Projenin örnek konsepti, önce Amerika’nın Georgia Eyaleti Sea Island şehrinde toplanan G–8 Zirvesi’nde somut hale getirilirken; daha sonra içeriği de ilk kez Londra’da İngilizce yayın yapan El-Hayat gazetesinde yayınlanmıştır. Projede Büyük Ortadoğu olarak tarif edilen coğrafya, Arap Ligi ülkeleri, İsrail, İran, Türkiye, Afganistan ve Pakistan’ı kapsamaktaydı. Orta Asya ülkeleri ise, konsept içinde yer almamaktaydı çünkü bu ülkeler zaten 11 Eylül saldırılarından sonra Amerika ile terörle mücadele politikası kapsamında ortak hareket ederek, kendi topraklarında da askeri üst konuşlandırmaya başlamışlardı. Büyük Ortadoğu Projesi yayınlandıktan sonra gerek Avrupa Birliği’nde, gerekse Arap dünyasında sert bir şekilde eleştirilmiştir. Özellikle AB, Büyük Ortadoğu Projesi’ne alternatif olarak 22 Mart 2004’te ilk konseptini “Avrupa Birliği’nin Akdeniz ve Ortadoğu ile Stratejik Ortaklığı” adı altında duyurmuştur. Bu bağlamda, yoğun tartışma ve görüşmelerden sonra Sea Island’daki G–8 Zirvesi’nde (9 Haziran 2004) ‘Büyük Ortadoğu İnisiyatifi (GMEI)’ konsepti, yeni şekli ‘Genişletilmiş Ortadoğu İnisiyatifi (BMEI)’ olarak kabul edilmiştir. Genişletilmiş Ortadoğu konseptinin Büyük Ortadoğu’dan farkı, Körfez ülkeleri ve Kuzey Afrika ülkelerini de içine alacak şekilde belirlenmiş olmasıdır.
Genişletilmiş Ortadoğu terimi, 2004 yılı 28/29 Haziran’ında İstanbul’da yapılan NATO Zirvesi’nde de kabul edilmiş, ancak gerek bilimsel literatürde gerekse kamuoyunda Büyük Ortadoğu terimi benimsenmiştir. Ancak Büyük Ortadoğu’nun hangi ülkeleri kapsadığı konusu, yine daha önceki tanımlamalarda gördüğümüz gibi açık değildir. Gerçi yeni terimden bölgenin sınırlarının daha da genişletilmiş bir içeriğe sahip olduğu rahatlıkla anlaşılmaktadır. Fakat hangi ülkelerin bu terimin içine girdiği konusu, yine kullananlara göre farklılık kazanmaktadır. Kısaca özetlemek gerekirse; 11 Eylül saldırılarından sonra Amerika, Büyük Ortadoğu Projesi ile bölgeyi siyasi olarak yeniden tanımlamış ve sınırlarını genişletmiştir.

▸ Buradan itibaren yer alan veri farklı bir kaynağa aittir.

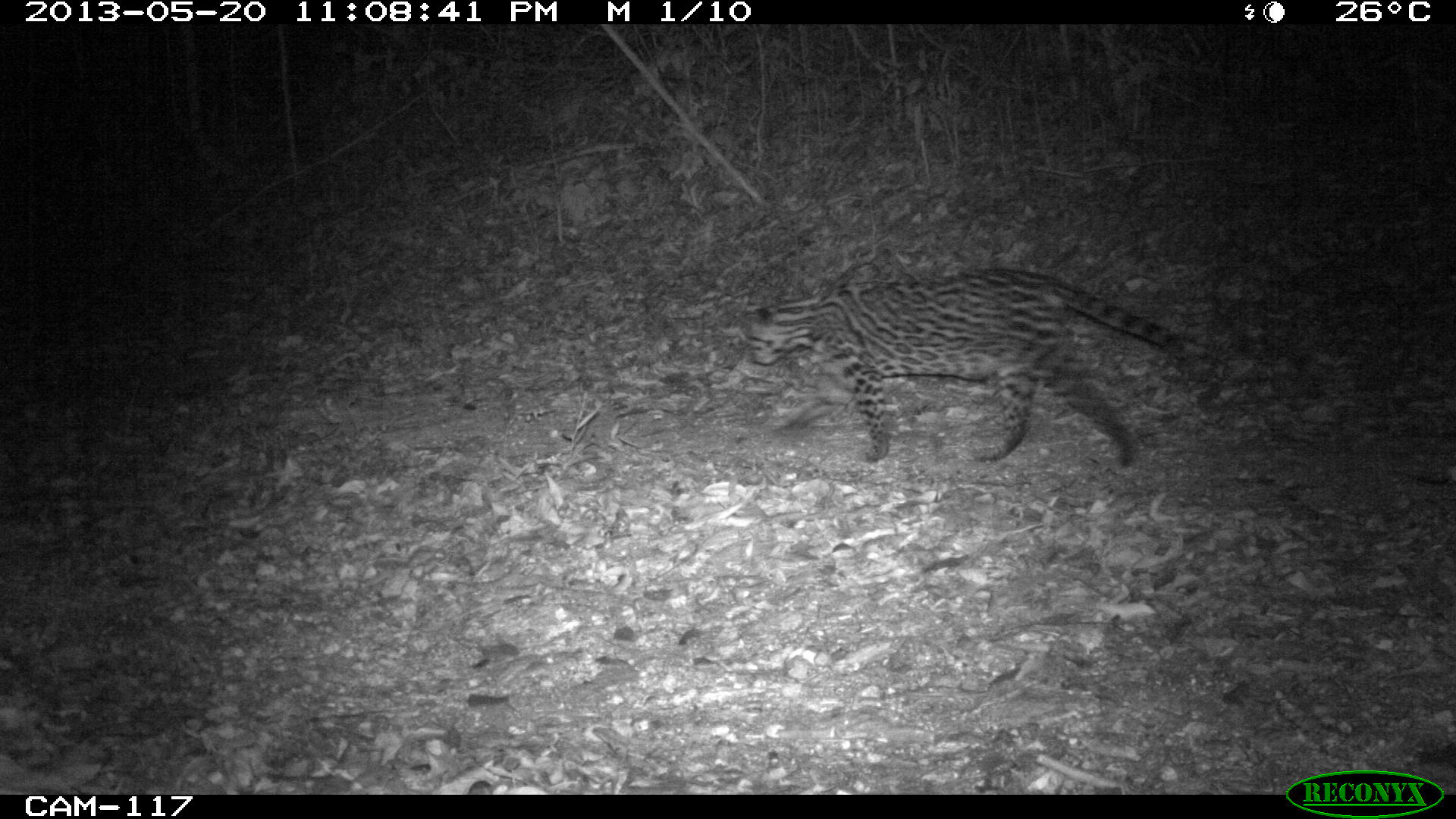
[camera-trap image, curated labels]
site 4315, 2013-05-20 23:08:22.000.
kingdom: Animalia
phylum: Chordata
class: Mammalia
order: Carnivora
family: Felidae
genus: Leopardus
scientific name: Leopardus pardalis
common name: ocelot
Leopardus pardalis (ocelot), count 1, sex male.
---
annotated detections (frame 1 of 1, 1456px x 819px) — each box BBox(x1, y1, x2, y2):
leopardus pardalis: BBox(738, 266, 1185, 467)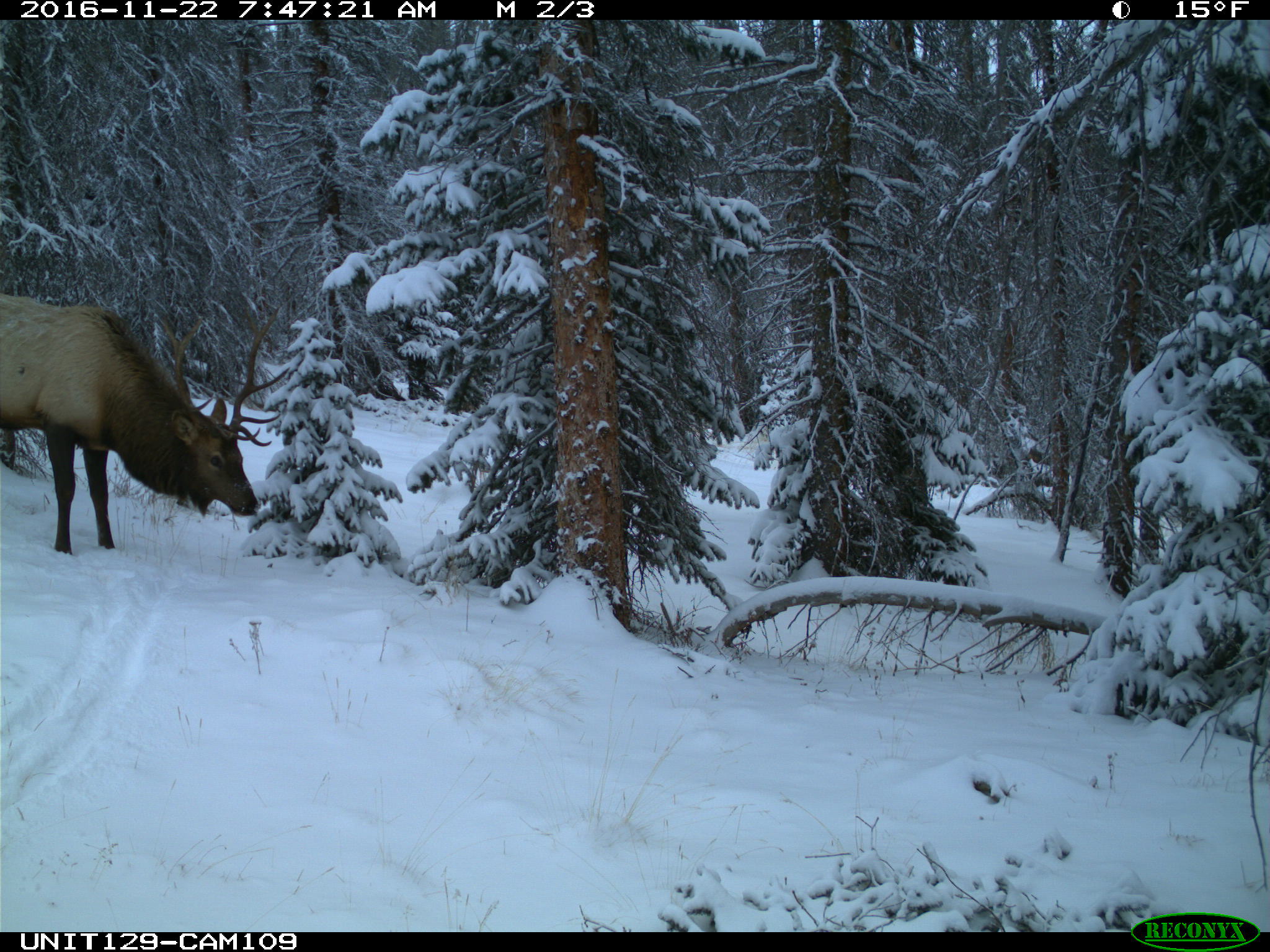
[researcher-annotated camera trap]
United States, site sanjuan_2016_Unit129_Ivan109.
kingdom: Animalia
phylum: Chordata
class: Mammalia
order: Artiodactyla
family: Cervidae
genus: Cervus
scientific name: Cervus elaphus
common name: red deer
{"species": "Cervus elaphus (red deer)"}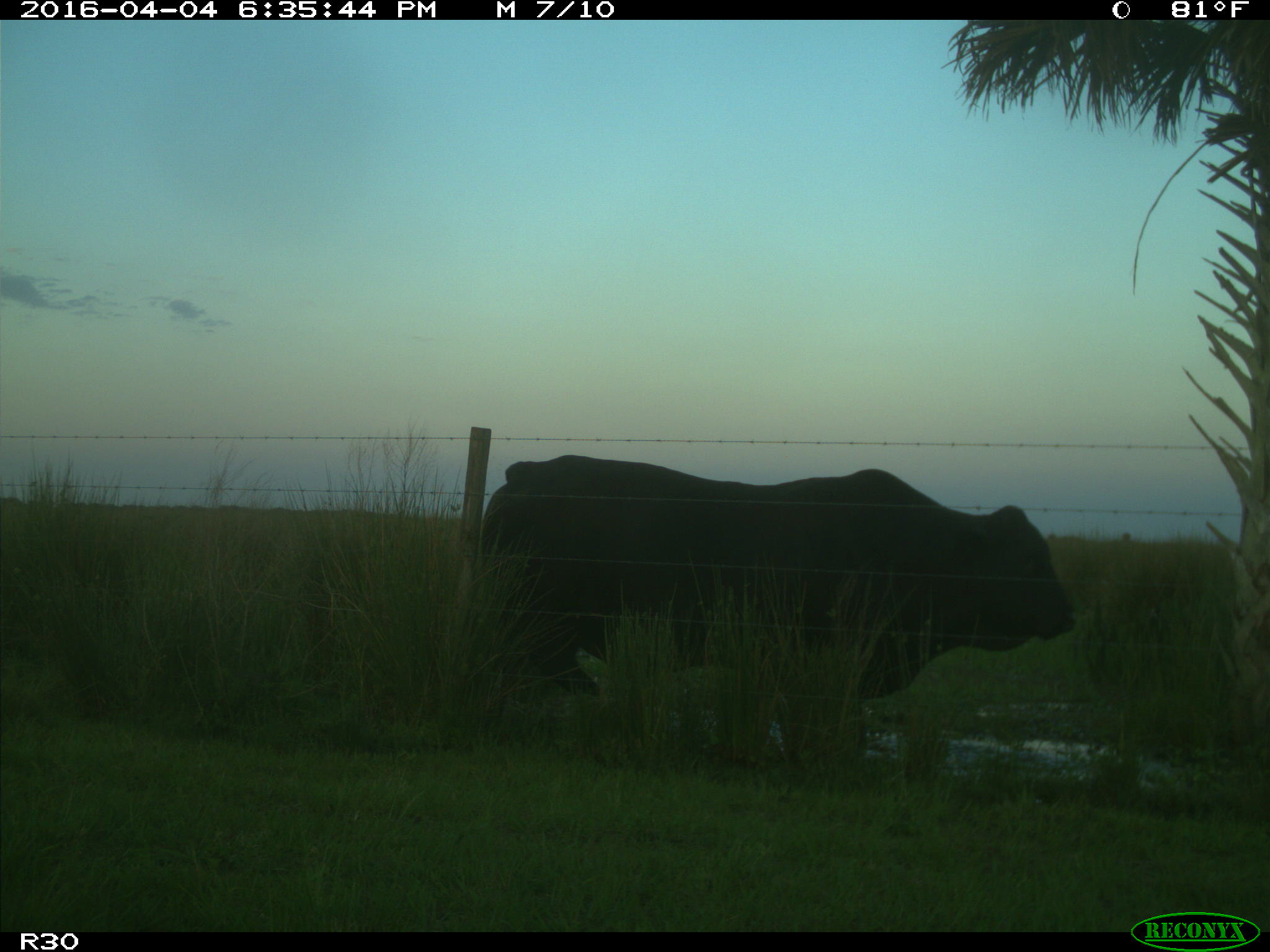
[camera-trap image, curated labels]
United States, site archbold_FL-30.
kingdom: Animalia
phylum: Chordata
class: Mammalia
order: Artiodactyla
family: Bovidae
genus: Bos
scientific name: Bos taurus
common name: domestic cow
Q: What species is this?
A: Bos taurus (domestic cow).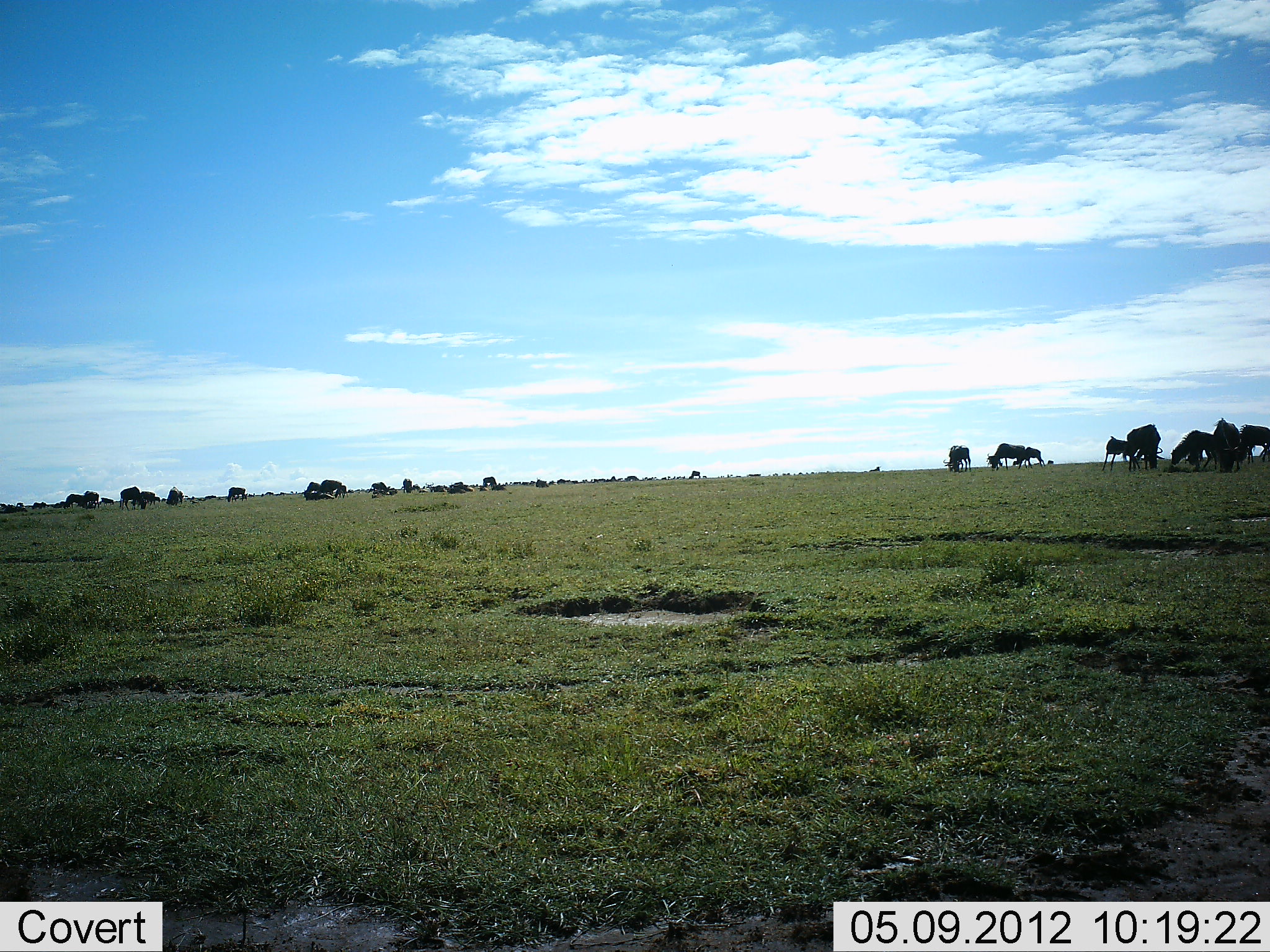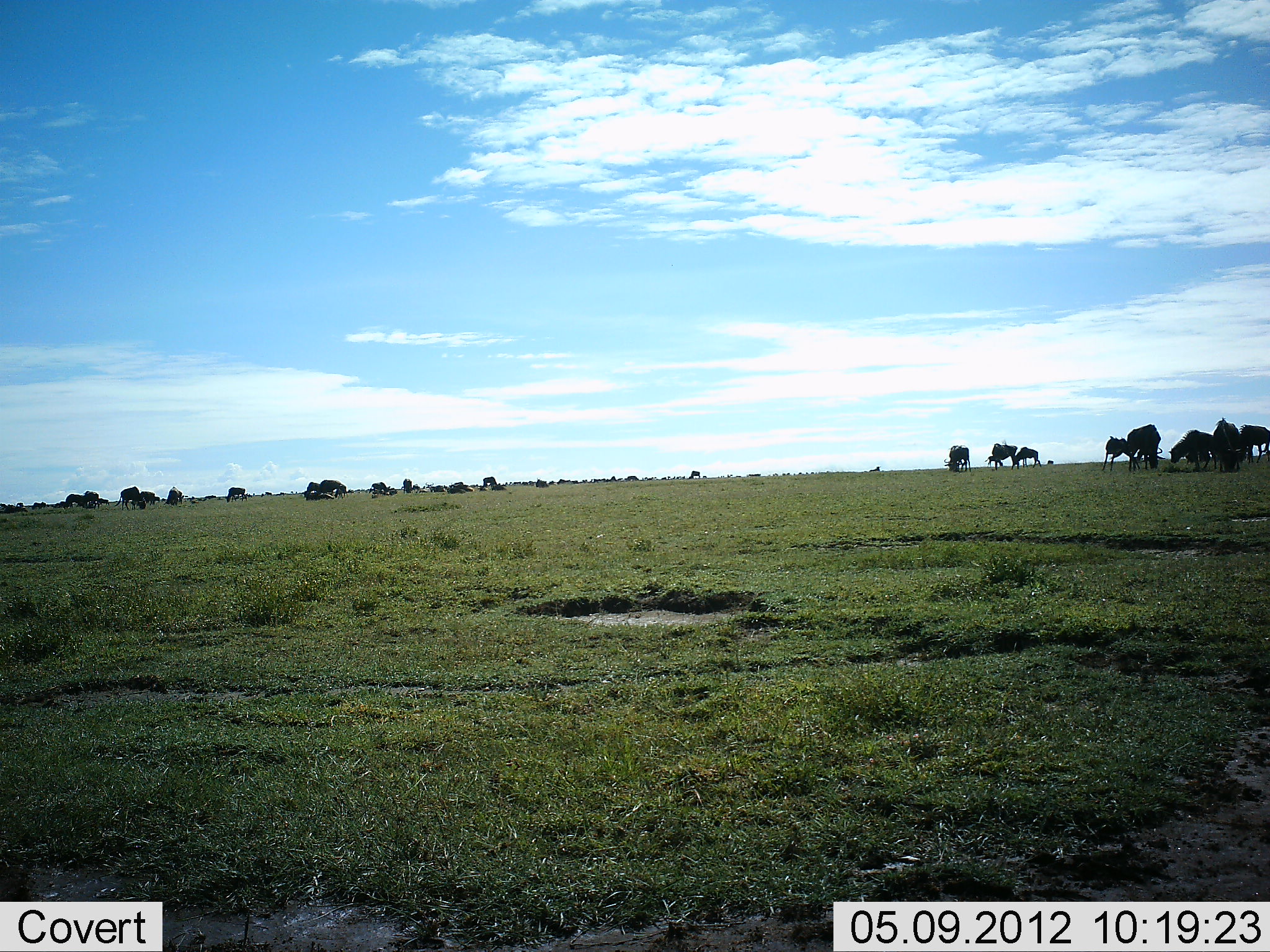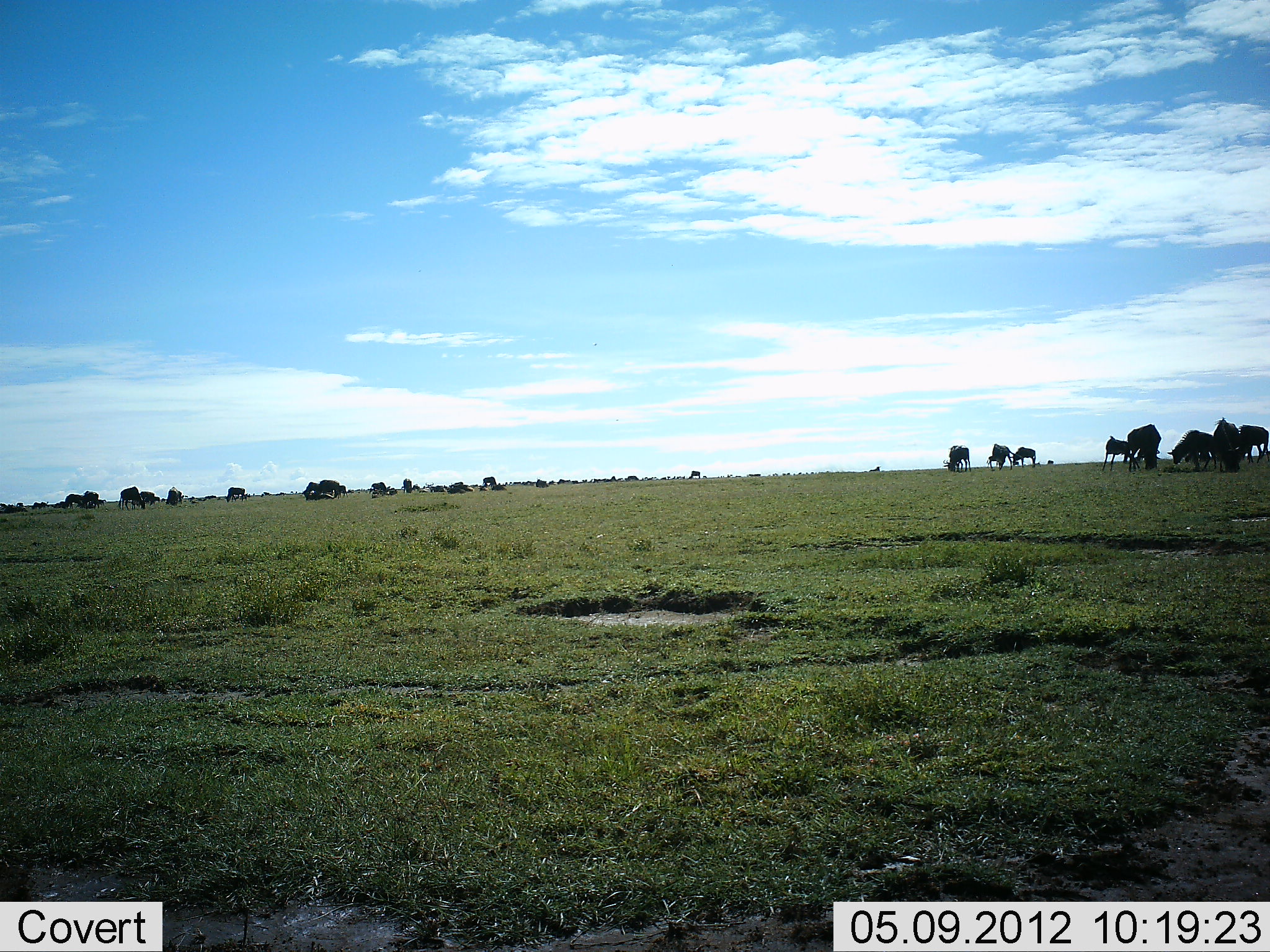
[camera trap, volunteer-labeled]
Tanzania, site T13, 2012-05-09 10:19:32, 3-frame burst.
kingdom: Animalia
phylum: Chordata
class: Mammalia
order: Artiodactyla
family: Bovidae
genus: Connochaetes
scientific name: Connochaetes taurinus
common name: blue wildebeest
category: wildebeest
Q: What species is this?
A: Wildebeest (blue wildebeest) (Connochaetes taurinus).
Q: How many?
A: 11-50.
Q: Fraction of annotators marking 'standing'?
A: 60%.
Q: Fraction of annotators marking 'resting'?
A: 20%.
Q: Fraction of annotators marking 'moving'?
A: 10%.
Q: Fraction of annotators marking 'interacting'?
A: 10%.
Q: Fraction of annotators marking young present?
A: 40%.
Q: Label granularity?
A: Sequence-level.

Doğu (Orient) teriminin içeriği tarihi süreç içinde incelendiğinde, Batı’nın doğusundaki bütün kültürler için kullanılan genel bir tanımlama olduğu görülmektedir. Doğu coğrafi olmaktan ziyade, tamamen Batı’ya ait soyut bir düşüncedir. Bu algı biçimi ise, yüzyıllar boyunca Avrupa’nın siyasi, dini ve düşünce yapısına tesir etmiştir. Siyasi terminolojide ise, Doğu ile ilgili farklı terimlerin kökeni 19. yy’ın sonunda ya da 20 yy’ın başında Avrupa emperyalizmine dayanmaktadır. Bu bağlamda, Osmanlı İmparatorluğu’nun yıkılış sürecinde topraklarının paylaşımı ile ilgili rekabetin, uluslararası ilişkiler alanında Doğu Sorunu (Eastern Question) olarak adlandırıldığını görmekteyiz. Ortadoğu (Middle East) teriminin siyasi literatürde yaygınlaşması II. Dünya Savaşı’ndan sonra olmuştur. Ancak bölgenin hangi ülkeleri ve coğrafi alanları kapsadığı konusunda bir görüş birliği yoktur. Ortadoğu’yu tanımlama konusunda Tibi’nin bölgesel alt sistem konsepti daha açıklayıcı görülmektedir. Konsepte göre; bölge bir taraftan kendine ait sistemsel özelliklere sahipken, diğer taraftan global dünya politikasına entegre olmuştur. Ülkelerin bölgesel alt sisteme aidiyetleri ise; tarihi özelliklere göre değil, siyasi kriterlere göre belirlenmektedir. Bunlar ise; yapısal bağlar ve interaksiyon yoğunluğudur. Kuşkusuz Tibi’nin 1989’daki konseptinden sonra uluslararası sistem büyük bir değişim geçirmiştir. Dünyadaki iki kutuplu yapının ortadan kalkmasıyla, bölgeselleşme sürecinin ve bölgesel siyasi yapıların uluslararası sistemde ağırlık kazandığını görmekteyiz. Global çatışmalar artık yerini bölgesel çatışmalara bırakmıştır. Bu bağlamda, Tibi’nin Ortadoğu ile ilgili geliştirmiş olduğu konsept, açıklayıcı özelliğini korumaktadır. Soğuk Savaş’ın bitiminden günümüze kadar olan sürece baktığımızda, Türkiye’nin Ortadoğu bölgesel alt sistemine entegre olduğu ve merkezi bir ülke konumuna geldiği söylenebilir.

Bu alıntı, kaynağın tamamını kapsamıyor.